*TASKS FOR THIS EXERCISE*
1/ Answer these questions using the call for abstracts.
(a) For which journal is the Special Issue proposed?
(b) Which groups did the Equality Challenge Unit's 2016 analysis find more likely to be on temporary and/or 'teaching-only' contracts?
(c) How many women scientists wrote the THES article by Buckee et al.?
2/ Reproduce the passage of the call for abstracts starting at "Moreover it has" and ending at "and O'Keefe, 2015).".
3/ Carry on writing the call for abstracts on precarity in academic teaching, picking up after its last sentence.

*** TEXT UNDER STUDY ***

We are seeking abstracts on this theme for a proposed Special Issue of Learning and Teaching: the International Journal of Higher Education in the Social Sciences. Despite widespread concern about the impacts of precarity in higher education, the casualisation of academic staff involved in teaching continues apace in many International contexts.
This includes a growing reliance on staff on temporary contracts to deliver learning and teaching. This has a variety of intersecting implications for equity: the U.K.’s Equality Challenge Unit’s (2016) analysis found that women, under-35s, academics with disabilities, and black and minority ethnic academics are more likely to be on temporary and/or ‘teaching-only’ contracts in the academy. Research (Leathwood and Read, 2020; Read and Leathwood, 2020) indicates that precarity potentially profoundly impacts on learning and teaching in numerous ways, affecting pedagogical relationships; curriculum development; preparation; delivery; continuity of academic and pastoral support and undermining research-informed teaching contracts.
Moreover it has detrimental impacts on everyday lived experiences of academia for those working on these contracts in terms of access to resources, power, status, esteem and development opportunities alongside insecurity (O'Keefe and Courtois, 2019). This may interact with gendered and intersectional positionalities and can be felt in embodied, affected ways, often as shame (Read and Leathwood, 2020). Due to an insidious deprofessionalisation of academic teaching, staff can find themselves overloaded with little space and time for their work, isolated, marginalised and trapped in dead-end jobs with little prospect for career progression (Courtois and O'Keefe, 2015).
Segmentation of tasks in terms of preparing, delivery and marking can often be divided between groups of casualised academics in an institution, meaning they may not be involved in the whole teaching cycle potentially creating new forms of disconnection and alienation. Yet, simultaneously, new teaching metrics and requirements for quality and ‘excellence’ add weight to customer service-like student evaluations, placing further performance pressures and (gendered) emotional labour on these academics whose livelihoods may depend on good feedback. This is likely to constrain experimentation, risk-taking and introducing topics deemed ‘controversial’, including feminism and gender, in learning settings (Read and Leathwood, 2020; Morris et al., 2021).
In addition, the Covid-19 pandemic may have brought additional challenges, insecurities, forms of alienation and impacts on learning and teaching delivery in universities. In an article last year in the THES (Buckee et al., 2020), a group of 35 women scientists working on Covid-19 research stated that “even […] lifelong battles for a place in science have left us unprepared for the gendered and racial inequalities we have experienced in the response to the Covid-19 pandemic” – citing for example that women and BME scientists chosen far less often to speak to media and being brought in as experts; and childcare and other caring responsibilities falling disproportionately on women over the lockdowns leading to what is being called as ‘the productivity divide’ (Kitchener, 2020) – with journal editors reporting far fewer articles being submitted to academic journals from women since the start of the pandemic.

*** End of TEXT UNDER STUDY ***
*** PROVIDED MATERIAL ***

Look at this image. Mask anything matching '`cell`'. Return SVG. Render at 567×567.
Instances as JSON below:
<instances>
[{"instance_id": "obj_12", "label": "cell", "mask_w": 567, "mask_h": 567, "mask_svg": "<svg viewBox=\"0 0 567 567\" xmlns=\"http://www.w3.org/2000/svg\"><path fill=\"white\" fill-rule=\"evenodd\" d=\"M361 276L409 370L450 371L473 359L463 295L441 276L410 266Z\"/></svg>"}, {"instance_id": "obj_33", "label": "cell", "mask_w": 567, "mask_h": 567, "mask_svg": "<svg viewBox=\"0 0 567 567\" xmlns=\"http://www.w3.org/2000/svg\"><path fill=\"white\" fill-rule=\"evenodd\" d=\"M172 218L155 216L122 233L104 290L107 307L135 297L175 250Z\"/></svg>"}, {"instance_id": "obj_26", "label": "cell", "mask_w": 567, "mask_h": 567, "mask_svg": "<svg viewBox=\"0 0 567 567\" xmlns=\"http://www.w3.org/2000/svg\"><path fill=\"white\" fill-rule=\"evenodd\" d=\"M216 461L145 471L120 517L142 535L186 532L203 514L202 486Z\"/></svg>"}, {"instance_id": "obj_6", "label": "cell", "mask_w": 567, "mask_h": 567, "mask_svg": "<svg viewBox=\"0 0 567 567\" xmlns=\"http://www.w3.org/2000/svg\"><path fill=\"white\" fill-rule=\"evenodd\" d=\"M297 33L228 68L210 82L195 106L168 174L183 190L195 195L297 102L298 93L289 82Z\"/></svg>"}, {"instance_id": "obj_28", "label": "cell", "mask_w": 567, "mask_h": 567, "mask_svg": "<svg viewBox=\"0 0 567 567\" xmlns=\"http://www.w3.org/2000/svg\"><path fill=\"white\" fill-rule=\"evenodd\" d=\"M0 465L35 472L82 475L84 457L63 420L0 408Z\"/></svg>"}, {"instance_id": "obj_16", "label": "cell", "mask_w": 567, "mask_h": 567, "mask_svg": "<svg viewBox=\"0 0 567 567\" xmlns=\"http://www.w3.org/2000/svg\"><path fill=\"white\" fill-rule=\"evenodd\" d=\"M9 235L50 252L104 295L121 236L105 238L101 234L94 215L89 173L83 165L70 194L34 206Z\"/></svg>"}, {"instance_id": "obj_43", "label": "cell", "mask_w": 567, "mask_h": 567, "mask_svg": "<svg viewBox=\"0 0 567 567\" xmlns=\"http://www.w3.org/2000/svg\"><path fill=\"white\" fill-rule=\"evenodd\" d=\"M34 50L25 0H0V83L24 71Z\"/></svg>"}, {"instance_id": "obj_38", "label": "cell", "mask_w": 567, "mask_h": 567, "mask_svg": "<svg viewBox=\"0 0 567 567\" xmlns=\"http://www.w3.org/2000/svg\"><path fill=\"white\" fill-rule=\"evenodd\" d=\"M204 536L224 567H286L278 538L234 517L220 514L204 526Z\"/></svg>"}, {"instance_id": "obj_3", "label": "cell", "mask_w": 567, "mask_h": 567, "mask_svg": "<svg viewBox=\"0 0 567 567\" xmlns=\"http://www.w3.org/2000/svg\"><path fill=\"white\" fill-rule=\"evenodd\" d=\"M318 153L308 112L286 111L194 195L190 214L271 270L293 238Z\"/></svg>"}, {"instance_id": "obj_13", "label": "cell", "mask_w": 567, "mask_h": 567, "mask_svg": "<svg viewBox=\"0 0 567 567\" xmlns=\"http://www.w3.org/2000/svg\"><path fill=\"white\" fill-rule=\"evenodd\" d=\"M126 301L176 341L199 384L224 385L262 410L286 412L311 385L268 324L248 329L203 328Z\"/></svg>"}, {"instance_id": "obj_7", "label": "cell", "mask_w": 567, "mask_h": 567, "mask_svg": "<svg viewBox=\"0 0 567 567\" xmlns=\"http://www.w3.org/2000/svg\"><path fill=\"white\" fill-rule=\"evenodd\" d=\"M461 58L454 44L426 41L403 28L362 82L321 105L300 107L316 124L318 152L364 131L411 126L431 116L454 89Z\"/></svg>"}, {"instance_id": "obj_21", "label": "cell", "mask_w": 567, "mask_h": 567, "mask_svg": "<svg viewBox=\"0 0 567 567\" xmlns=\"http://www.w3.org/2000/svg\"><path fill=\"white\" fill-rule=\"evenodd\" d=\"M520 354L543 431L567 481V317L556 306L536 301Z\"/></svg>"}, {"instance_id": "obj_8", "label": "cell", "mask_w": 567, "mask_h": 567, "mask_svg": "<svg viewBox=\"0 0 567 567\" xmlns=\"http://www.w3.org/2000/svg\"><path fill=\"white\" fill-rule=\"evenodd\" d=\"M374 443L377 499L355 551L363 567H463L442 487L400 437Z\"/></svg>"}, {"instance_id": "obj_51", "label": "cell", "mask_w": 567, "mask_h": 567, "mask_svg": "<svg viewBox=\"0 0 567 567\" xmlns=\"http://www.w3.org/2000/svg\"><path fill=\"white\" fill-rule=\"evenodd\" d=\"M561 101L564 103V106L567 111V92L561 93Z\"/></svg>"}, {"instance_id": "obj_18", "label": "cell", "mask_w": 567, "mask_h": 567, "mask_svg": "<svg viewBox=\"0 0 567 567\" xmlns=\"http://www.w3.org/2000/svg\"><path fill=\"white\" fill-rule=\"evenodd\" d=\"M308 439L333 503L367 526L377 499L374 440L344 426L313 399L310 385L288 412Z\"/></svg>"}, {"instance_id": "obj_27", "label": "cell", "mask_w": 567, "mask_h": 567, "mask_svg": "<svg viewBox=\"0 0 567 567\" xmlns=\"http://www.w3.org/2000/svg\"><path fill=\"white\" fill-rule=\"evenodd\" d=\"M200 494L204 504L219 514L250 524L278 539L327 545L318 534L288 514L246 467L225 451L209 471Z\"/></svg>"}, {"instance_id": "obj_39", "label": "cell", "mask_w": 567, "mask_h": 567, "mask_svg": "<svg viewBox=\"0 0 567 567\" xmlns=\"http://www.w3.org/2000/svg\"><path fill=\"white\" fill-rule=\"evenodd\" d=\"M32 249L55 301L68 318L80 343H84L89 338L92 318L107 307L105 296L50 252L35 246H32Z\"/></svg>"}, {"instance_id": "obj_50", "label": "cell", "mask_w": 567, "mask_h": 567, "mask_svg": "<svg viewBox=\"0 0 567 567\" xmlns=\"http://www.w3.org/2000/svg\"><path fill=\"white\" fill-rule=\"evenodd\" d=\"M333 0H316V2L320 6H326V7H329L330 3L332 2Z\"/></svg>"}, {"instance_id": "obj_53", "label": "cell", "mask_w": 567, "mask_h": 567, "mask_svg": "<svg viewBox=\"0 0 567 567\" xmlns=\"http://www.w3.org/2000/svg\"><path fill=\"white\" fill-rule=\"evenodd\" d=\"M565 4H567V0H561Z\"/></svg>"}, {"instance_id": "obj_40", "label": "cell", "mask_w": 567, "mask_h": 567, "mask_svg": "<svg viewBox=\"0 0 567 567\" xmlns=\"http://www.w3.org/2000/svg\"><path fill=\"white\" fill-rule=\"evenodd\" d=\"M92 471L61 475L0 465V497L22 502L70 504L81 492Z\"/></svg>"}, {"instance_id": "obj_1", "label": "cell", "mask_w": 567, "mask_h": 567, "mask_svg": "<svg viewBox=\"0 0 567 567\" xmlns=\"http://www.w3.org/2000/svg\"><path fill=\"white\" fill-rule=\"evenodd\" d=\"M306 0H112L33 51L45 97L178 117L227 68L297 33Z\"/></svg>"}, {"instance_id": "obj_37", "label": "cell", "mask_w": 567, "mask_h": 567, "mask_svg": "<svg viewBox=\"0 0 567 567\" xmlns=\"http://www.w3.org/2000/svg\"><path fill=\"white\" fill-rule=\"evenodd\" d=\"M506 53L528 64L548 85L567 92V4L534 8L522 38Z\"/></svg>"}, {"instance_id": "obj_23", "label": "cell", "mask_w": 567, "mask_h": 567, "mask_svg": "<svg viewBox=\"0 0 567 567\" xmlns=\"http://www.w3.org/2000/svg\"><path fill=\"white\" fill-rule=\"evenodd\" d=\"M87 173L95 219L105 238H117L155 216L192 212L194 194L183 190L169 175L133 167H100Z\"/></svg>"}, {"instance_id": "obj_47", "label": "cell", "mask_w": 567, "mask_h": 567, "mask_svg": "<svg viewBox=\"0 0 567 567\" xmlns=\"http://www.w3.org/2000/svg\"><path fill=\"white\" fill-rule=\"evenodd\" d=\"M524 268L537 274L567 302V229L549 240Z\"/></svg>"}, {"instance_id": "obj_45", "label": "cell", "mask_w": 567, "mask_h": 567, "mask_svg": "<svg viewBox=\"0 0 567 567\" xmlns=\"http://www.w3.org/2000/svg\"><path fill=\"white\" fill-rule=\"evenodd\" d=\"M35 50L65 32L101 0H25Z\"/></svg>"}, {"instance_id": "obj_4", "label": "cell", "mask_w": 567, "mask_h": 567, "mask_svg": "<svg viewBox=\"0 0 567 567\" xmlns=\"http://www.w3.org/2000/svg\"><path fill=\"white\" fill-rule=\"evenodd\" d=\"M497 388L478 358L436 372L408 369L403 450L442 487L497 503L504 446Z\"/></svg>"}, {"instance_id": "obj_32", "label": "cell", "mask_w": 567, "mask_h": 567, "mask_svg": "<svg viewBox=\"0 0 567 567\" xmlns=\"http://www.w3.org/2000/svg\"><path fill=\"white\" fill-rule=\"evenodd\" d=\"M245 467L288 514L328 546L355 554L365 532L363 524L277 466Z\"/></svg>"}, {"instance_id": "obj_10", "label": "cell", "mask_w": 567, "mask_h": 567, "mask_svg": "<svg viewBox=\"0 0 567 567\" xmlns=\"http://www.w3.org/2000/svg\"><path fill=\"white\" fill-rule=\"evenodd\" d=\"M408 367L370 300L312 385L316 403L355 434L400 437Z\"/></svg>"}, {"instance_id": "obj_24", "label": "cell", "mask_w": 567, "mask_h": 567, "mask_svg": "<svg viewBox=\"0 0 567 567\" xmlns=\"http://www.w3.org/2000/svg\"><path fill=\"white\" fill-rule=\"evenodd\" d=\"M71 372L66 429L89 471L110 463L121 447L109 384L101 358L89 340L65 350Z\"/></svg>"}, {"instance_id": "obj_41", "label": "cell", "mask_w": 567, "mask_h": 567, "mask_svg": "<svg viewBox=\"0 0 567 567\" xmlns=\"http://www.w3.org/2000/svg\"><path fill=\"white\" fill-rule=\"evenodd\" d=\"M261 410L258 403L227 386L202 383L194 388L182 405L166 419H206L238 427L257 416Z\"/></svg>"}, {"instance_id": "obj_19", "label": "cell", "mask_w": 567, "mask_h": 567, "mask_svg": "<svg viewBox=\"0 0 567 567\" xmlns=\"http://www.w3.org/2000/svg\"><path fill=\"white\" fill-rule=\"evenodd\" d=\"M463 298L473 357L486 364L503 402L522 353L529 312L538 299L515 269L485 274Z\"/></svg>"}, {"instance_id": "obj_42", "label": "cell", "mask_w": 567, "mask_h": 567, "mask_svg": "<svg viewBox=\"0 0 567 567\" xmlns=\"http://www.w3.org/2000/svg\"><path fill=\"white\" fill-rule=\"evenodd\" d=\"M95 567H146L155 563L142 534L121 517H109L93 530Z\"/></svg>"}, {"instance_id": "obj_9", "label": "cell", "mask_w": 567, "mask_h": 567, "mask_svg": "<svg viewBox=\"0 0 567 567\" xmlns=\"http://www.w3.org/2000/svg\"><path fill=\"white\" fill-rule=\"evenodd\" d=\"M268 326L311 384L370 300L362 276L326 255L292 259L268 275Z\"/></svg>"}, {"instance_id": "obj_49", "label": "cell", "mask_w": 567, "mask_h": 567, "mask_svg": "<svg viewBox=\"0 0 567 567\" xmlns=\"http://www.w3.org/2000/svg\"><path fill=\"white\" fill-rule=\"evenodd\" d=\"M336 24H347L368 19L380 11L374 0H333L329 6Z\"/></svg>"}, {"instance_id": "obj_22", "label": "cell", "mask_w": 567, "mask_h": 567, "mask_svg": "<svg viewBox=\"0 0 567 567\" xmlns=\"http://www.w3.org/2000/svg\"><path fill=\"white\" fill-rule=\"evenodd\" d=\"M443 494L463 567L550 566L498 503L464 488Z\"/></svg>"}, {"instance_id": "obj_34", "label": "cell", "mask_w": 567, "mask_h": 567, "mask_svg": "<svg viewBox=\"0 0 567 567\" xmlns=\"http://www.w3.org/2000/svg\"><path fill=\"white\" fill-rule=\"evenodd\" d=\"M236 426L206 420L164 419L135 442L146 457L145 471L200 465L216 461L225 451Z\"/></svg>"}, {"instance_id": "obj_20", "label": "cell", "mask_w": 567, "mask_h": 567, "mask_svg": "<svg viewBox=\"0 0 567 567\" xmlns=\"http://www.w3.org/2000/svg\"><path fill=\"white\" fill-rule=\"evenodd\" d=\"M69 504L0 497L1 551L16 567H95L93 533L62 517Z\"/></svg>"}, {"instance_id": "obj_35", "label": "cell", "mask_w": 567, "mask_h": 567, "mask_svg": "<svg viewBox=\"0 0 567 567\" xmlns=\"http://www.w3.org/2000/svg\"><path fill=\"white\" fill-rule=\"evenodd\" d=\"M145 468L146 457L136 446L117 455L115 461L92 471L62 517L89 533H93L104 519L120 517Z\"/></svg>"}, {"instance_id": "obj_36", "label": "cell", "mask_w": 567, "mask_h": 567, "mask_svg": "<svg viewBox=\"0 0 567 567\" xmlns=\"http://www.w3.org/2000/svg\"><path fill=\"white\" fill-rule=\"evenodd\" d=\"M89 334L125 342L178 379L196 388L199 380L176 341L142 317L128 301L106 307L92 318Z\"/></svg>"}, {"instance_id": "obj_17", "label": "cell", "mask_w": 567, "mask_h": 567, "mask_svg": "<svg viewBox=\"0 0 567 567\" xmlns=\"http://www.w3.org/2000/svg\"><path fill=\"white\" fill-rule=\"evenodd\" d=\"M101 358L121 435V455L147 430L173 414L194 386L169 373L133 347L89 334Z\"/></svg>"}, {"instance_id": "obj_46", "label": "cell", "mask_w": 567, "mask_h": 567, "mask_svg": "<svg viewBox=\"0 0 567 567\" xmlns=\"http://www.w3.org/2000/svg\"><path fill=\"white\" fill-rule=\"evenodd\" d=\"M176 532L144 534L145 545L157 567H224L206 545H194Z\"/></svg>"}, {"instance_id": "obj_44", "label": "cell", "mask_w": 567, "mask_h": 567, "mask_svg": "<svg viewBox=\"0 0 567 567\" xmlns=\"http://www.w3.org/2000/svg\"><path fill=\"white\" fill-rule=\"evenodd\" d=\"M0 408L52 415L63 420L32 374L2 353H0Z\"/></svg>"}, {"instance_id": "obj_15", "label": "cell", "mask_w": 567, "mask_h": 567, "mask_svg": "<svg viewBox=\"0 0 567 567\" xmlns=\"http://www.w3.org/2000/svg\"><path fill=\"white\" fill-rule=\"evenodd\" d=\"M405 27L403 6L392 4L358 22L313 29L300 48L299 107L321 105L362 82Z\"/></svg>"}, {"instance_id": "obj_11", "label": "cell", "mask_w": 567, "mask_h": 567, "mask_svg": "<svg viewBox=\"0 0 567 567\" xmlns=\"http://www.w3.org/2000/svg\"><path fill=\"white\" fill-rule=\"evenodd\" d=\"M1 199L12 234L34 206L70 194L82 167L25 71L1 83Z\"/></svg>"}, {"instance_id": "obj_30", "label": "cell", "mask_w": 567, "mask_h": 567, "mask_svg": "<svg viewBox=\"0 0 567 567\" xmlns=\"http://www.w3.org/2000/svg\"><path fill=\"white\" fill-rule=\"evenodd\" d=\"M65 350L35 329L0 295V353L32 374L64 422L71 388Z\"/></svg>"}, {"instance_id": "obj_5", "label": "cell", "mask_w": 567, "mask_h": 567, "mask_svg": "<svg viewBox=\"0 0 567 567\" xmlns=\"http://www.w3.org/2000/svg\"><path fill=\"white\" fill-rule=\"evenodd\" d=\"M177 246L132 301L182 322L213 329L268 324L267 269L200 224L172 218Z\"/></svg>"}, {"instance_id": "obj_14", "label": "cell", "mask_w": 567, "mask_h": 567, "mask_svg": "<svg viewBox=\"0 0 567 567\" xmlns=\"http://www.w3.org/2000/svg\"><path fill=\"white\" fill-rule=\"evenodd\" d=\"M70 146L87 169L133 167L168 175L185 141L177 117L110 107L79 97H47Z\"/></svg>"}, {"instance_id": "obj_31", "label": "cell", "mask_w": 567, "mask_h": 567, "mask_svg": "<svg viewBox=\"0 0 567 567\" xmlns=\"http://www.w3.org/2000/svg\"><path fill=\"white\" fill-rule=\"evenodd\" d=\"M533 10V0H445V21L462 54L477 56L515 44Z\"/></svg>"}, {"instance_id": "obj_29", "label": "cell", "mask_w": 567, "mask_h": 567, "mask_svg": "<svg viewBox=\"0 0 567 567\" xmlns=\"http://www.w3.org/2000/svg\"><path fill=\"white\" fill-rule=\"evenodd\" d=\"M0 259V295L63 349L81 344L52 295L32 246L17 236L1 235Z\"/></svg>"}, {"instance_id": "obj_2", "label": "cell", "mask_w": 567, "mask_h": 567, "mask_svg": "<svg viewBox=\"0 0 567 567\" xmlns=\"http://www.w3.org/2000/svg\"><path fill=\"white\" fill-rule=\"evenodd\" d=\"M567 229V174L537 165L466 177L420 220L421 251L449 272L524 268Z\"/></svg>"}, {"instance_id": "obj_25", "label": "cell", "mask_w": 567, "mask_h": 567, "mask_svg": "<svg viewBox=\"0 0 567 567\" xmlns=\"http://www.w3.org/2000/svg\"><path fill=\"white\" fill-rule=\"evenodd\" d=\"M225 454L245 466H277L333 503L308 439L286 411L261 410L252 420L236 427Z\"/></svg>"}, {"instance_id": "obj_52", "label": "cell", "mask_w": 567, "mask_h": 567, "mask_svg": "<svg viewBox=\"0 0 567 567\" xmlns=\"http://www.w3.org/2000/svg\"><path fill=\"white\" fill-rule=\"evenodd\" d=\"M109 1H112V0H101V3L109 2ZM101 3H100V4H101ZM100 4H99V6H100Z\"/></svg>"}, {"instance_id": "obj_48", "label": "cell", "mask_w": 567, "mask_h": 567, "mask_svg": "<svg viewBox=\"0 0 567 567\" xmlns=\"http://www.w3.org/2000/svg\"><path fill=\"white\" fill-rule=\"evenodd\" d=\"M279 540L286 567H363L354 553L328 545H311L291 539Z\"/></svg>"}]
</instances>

*** End of PROVIDED MATERIAL ***

*ANSWERS BY ITEM NUMBER*
1/
(a) Learning and Teaching: the International Journal of Higher Education in the Social Sciences
(b) Women, under-35s, academics with disabilities, and black and minority ethnic academics
(c) 35

2/
Moreover it has detrimental impacts on everyday lived experiences of academia for those working on these contracts in terms of access to resources, power, status, esteem and development opportunities alongside insecurity (O'Keefe and Courtois, 2019). This may interact with gendered and intersectional positionalities and can be felt in embodied, affected ways, often as shame (Read and Leathwood, 2020). Due to an insidious deprofessionalisation of academic teaching, staff can find themselves overloaded with little space and time for their work, isolated, marginalised and trapped in dead-end jobs with little prospect for career progression (Courtois and O'Keefe, 2015).

3/
This special issue will aim to address these problematics across multiple contexts, explore experiences of those engaged in these roles, identify impacts and implications for learning and teaching, with a particular emphasis on gendered and intersectional dimensions, and finally, will consider ways of surviving and resisting casualisation. Please send your abstract of up to 250 words to Charlotte Morris: email@example.com by Monday 20th September. The following questions may form a guide:
- What are the gendered, racialised, classed, ableised, heteronormative, ageist and intersectional consequences of casualisation for teaching staff and their students?
- What are the implications of casualisation for learning and teaching in universities in different contexts?
- What are the impacts of casualisation on student experiences of higher education and in what ways are these gendered, classed, ableised and racialised?
- How does precarity shape everyday working conditions, practices and experiences of academia?
- What are the impacts of casual / temporary contracts and precarity on feminised, racialised and non-binary teaching staff, including their wellbeing, their ability to do their jobs effectively and their ability to develop careers?
- What forms of alienation might university teaching staff experience as a consequence of temporary employment and in what ways are these gendered?
- What are the implications of casualisation for being able to address challenging, controversial or social justice related issues such as feminism and decolonisation in teaching?
- In what ways has the covid-19 pandemic affected learning and teaching experiences and outcomes for casualised, feminised and racialised teaching staff and their students?
- What possibilities are available for resistance, subversion and survivance?
Special Issue of LATISS Call for paper abstracts: Gender, Learning and Teaching in Conditions of Precarity in HE: subversions, strategies, survival
Editors: Dr Barbara Read, Dr Charlotte Morris, Dr Katalin Tardos, Veronika Paksi and Dr Lotta Snickare
Working Group: ‘Gender and Precarity in European Academia’, part of the European Universities – Critical Futures project, funded by the Danish Research Council
See below for further information...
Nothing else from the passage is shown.